Quand les vaccins sont à portée de main, hésiter à les faire me semble surréaliste », s’étonne Alma. Mexicaine, elle a été confrontée l’année dernière à la typhoïde et à la grippe A, pour lesquelles les vaccins étaient indisponibles dans son pays. « Au fond, j’envie ces préoccupations, possibles en France car le système de santé est au top. » Enfants gâtés, les Français savent ce qu’ils doivent à la vaccination, plus de neuf sur dix y sont favorables ou très favorables (1). Pourtant, l’adhésion systématique au geste s’érode, et la couverture vaccinale reste globalement insuffisante (voir p. 17). En cause, la négligence, qui peut expliquer les retards, mais aussi des réserves liées à la peur des complications et ciblées sur certains vaccins (voir sondage ci-contre). Le manque de réponses objectives et la désinformation médiatique nourrissent également les hésitations du patient, à peine levées par les professionnels de santé. Leur formation en vaccinologie est insuffisante. C’est là aussi où le bât blesse.
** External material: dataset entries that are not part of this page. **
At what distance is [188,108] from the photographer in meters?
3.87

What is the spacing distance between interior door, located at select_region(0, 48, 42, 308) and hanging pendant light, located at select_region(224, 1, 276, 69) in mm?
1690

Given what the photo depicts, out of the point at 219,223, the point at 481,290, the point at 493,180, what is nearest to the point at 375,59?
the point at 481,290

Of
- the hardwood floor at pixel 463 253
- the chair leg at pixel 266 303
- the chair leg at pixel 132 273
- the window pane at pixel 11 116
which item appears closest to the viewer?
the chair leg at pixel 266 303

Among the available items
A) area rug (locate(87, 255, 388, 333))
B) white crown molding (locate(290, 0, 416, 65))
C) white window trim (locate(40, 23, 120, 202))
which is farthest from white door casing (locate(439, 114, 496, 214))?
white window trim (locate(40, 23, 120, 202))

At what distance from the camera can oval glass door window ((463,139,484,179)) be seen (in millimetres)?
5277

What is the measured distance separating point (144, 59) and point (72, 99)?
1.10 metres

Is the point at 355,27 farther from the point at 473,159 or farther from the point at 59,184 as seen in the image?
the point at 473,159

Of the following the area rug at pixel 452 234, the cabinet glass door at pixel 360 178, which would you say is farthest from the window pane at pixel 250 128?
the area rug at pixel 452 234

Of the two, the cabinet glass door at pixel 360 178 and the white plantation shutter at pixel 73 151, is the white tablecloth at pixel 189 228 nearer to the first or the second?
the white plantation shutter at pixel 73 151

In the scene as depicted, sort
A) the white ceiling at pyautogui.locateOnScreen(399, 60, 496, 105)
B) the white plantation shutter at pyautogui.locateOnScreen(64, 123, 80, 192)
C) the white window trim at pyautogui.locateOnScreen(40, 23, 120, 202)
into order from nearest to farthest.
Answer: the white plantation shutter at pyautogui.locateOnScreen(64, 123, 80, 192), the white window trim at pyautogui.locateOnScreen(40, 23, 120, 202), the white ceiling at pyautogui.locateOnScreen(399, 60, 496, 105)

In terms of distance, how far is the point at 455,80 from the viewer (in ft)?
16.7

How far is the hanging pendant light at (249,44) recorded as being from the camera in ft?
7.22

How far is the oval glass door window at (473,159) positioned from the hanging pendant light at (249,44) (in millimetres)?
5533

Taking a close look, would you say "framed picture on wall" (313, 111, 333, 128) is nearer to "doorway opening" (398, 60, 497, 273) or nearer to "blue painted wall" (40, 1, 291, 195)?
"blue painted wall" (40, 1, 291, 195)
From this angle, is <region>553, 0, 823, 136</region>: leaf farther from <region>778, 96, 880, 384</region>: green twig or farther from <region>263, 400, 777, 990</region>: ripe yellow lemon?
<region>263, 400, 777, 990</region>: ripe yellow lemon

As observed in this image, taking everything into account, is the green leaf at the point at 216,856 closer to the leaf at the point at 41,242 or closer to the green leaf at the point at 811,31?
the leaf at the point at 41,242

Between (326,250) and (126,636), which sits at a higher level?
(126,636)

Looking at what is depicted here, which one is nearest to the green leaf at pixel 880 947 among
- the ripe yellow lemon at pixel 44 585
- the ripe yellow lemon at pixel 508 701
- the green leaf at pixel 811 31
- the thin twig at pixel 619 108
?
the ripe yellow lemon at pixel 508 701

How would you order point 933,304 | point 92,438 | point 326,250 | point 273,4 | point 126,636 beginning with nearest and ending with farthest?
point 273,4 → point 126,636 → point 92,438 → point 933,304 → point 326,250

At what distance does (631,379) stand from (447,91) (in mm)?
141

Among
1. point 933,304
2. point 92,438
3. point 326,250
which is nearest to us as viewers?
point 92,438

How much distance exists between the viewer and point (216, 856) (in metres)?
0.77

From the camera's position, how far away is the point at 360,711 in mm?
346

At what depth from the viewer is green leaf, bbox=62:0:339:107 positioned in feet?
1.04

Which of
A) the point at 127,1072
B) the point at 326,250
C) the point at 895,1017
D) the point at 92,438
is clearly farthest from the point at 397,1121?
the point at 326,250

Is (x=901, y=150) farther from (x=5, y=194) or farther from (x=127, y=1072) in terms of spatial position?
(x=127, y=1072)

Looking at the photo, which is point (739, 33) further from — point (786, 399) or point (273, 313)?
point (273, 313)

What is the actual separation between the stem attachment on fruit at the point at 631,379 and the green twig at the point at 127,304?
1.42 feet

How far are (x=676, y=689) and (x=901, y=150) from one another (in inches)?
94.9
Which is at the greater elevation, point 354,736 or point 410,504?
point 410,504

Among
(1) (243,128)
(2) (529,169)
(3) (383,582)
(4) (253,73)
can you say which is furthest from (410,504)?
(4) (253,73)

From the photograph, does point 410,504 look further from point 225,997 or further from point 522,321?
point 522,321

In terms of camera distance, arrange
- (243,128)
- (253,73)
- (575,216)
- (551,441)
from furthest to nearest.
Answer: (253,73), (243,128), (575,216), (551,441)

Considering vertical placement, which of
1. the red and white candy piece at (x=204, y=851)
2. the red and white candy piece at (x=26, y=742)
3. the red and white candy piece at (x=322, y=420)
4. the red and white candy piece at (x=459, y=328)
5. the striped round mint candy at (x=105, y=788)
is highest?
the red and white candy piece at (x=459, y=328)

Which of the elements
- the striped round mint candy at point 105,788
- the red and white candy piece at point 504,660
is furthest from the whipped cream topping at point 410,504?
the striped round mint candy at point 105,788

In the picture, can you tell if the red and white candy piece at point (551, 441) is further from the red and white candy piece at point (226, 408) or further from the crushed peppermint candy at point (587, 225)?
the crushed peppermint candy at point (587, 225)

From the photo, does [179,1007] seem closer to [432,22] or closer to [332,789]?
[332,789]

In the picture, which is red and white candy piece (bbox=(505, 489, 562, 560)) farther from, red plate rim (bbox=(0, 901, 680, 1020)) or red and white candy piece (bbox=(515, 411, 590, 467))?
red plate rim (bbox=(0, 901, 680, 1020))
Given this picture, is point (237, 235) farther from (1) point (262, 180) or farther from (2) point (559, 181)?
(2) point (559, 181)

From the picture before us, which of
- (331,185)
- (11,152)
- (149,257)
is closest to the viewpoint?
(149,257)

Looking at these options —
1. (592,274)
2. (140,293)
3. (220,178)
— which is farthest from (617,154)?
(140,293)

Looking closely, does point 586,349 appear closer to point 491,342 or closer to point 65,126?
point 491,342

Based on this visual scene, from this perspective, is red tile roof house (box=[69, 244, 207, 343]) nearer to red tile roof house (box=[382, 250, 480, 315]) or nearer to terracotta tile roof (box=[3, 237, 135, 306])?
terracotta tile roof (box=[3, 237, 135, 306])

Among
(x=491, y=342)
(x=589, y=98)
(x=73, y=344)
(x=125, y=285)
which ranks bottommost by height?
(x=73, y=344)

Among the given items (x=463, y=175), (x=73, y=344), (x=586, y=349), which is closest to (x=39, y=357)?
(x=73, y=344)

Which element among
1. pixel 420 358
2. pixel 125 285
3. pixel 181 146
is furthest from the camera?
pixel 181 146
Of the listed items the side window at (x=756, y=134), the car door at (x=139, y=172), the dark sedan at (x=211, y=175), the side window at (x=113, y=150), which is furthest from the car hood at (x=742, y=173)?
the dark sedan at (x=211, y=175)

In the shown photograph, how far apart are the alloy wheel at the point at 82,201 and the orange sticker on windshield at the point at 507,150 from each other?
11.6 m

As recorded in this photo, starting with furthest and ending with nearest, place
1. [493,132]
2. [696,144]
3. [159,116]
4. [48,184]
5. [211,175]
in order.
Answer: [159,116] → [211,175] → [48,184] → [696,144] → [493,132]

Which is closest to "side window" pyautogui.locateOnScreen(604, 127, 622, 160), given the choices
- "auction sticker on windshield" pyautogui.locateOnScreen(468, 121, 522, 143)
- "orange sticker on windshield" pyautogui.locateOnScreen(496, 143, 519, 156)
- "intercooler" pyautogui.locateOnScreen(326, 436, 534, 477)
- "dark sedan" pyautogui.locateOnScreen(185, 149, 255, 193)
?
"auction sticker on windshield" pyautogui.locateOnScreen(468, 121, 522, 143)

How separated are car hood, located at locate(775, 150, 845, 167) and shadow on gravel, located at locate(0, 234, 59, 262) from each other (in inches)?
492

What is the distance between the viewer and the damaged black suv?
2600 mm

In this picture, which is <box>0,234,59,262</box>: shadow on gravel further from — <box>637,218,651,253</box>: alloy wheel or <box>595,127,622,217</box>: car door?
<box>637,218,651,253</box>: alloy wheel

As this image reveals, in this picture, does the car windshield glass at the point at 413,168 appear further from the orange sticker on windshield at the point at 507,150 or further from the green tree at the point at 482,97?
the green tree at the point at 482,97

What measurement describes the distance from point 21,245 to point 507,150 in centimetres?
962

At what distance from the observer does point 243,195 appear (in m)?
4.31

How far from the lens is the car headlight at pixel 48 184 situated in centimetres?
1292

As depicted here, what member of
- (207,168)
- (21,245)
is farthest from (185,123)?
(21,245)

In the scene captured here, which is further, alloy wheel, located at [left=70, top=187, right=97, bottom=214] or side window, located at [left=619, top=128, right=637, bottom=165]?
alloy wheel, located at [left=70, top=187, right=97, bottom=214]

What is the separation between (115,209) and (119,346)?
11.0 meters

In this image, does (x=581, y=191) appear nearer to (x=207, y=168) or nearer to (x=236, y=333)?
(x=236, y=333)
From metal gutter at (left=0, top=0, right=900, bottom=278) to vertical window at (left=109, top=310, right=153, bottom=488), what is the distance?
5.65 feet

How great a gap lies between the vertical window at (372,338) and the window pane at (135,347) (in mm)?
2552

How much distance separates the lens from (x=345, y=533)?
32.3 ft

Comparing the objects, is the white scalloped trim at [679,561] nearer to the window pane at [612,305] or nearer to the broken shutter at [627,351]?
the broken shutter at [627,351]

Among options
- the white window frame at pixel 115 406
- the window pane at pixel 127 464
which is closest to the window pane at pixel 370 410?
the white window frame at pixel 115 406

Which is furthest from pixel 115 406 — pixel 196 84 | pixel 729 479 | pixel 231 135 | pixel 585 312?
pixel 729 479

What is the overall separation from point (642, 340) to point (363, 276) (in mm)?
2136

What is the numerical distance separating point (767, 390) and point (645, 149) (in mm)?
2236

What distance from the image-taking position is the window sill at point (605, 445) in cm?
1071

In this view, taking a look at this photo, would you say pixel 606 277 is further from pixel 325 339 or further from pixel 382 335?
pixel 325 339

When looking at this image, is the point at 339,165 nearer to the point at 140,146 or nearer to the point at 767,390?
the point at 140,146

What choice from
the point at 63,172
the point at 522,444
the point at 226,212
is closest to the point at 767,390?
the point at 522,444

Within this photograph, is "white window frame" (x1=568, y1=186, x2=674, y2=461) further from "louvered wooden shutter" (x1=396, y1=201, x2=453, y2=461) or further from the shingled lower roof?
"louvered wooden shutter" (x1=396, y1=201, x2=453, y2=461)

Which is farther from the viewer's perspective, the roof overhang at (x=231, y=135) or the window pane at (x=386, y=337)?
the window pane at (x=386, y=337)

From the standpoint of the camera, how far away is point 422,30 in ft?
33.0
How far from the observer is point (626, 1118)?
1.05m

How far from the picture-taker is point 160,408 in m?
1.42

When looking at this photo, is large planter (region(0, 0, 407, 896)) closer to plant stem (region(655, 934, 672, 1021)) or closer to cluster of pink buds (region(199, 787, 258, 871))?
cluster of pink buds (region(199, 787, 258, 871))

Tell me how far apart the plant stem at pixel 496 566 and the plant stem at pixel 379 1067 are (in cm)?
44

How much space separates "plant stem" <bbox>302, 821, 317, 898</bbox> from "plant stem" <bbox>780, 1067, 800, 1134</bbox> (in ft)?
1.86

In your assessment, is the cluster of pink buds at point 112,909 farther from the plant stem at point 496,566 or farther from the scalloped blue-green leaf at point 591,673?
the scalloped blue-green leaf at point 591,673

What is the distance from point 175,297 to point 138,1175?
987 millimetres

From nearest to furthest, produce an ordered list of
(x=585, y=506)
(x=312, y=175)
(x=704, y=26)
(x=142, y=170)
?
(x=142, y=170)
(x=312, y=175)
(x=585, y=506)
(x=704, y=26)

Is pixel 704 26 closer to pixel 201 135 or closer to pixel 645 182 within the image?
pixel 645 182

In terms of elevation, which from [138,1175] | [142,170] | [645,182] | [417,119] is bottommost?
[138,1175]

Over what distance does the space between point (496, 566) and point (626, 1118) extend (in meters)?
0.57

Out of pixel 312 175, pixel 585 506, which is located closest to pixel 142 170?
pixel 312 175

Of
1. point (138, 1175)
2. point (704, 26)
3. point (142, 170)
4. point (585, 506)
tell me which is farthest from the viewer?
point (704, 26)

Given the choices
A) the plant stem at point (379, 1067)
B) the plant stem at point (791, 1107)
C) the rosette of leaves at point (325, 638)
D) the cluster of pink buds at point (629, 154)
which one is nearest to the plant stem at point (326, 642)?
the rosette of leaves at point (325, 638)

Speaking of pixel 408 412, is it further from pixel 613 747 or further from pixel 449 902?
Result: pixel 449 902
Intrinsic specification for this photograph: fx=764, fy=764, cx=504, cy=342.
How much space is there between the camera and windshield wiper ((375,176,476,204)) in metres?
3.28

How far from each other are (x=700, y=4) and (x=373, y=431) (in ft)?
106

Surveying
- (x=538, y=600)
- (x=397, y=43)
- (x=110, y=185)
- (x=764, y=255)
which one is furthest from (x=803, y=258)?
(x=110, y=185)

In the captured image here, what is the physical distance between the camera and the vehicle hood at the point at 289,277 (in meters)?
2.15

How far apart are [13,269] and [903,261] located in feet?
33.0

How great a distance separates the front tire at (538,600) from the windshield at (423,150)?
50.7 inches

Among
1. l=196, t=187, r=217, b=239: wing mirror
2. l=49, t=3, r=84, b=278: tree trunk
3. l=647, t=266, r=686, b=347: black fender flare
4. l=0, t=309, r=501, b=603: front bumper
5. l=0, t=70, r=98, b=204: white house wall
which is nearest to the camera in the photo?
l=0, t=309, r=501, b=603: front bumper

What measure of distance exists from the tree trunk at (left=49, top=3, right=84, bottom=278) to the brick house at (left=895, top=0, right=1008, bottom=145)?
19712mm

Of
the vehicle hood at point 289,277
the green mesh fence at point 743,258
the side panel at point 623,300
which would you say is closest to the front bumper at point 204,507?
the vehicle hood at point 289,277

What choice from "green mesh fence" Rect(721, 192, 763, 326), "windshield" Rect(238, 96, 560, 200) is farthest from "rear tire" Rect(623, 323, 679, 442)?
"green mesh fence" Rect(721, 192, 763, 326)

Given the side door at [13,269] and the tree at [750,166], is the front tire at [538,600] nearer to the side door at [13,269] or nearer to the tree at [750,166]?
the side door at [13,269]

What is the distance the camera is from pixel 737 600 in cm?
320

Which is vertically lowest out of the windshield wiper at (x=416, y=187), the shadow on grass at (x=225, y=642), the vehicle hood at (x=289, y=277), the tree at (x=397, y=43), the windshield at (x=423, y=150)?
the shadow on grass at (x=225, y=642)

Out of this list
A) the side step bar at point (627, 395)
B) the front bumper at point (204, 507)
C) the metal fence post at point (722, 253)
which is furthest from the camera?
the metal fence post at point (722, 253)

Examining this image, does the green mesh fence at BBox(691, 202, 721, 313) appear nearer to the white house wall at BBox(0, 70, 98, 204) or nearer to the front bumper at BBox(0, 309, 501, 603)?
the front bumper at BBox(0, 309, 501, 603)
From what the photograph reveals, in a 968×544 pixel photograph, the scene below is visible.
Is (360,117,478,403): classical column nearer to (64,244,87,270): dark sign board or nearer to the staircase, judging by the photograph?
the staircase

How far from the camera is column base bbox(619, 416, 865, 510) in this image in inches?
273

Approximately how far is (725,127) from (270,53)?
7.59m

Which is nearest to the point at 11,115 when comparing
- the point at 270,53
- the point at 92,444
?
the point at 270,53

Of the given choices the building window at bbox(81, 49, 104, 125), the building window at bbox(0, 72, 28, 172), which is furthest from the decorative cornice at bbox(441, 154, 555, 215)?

Des réticences ciblées. Écartons d’emblée l’idée que les opposants purs et durs à la vaccination ont envahi l’Hexagone. Ils sont marginaux. D’après le baromètre santé 2005, seuls 1,5 % des Français seraient opposés à l’ensemble des vaccins. « C’est le même type de noyau dur que dans les autres pays européens, mais plus faible, estime Christine Jestin, médecin de Santé publique, responsable du pôle maladies infectieuses à l’Institut national de prévention et d’éducation pour la santé (Inpes), celui qui s’appuie sur des théories philosophicoécologiques, supporter des médecines douces. » La majorité des réticences découle d’une perception personnelle. Chacun « concocte » sa décision en évaluant les risques et leur acceptabilité par rapport aux bénéfices individuels attendus. Une émulsion complexe dans laquelle le vaccin, son efficacité et son innocuité représentent un ingrédient de taille. « Globalement les vaccins anciens, comme le DTP ou le ROR, sont très bien acceptés par rapport à des vaccins plus récents moins connus, pour lesquels on manque de recul », poursuit Christine Jestin. L’estimation de la vulnérabilité est aussi un ingrédient décisif, comme en témoigne la bonne couverture des jeunes enfants par rapport aux adultes. « Les vrais questionnements de vaccination arrivent avec les enfants, témoigne Marine, maman de Lucas, 4 mois, qui suit les recommandations du pédiatre à la lettre. Pour mes propres vaccinations, j’avoue ne pas savoir où j’en suis. » Les circonstances jouent aussi, associées parfois à une forte composante émotionnelle. « Si je n’avais pas été enceinte, je n’aurais pas fait le vaccin contre la grippe A », poursuit Marine. Enfin, la perception de la maladie et de sa gravité pèse lourd dans la décision. D’après l’enquête Nicolle (« Connaissances, attitudes et comportements face au risque infectieux »), de l’Inpes, réalisée en 2006, les maladies infectieuses passent après les cancers et les maladies cardiovasculaires dans les préoccupations. Pour Christine Jestin, codirectrice de l’enquête, c’est très variable selon la maladie. Si les parents ont peur de la méningite, ce n’est plus le cas pour d’autres maladies devenues rares. Beaucoup ignorent la potentielle gravité de la rougeole, par exemple. Paradoxe d’une politique vaccinale victime de son succès, les Français en oublient les bénéfices. « Jusqu’à ce qu’on leur rappelle le nombre de morts évités par an ! » remarque Sophie, préparatrice près de Carcassonne.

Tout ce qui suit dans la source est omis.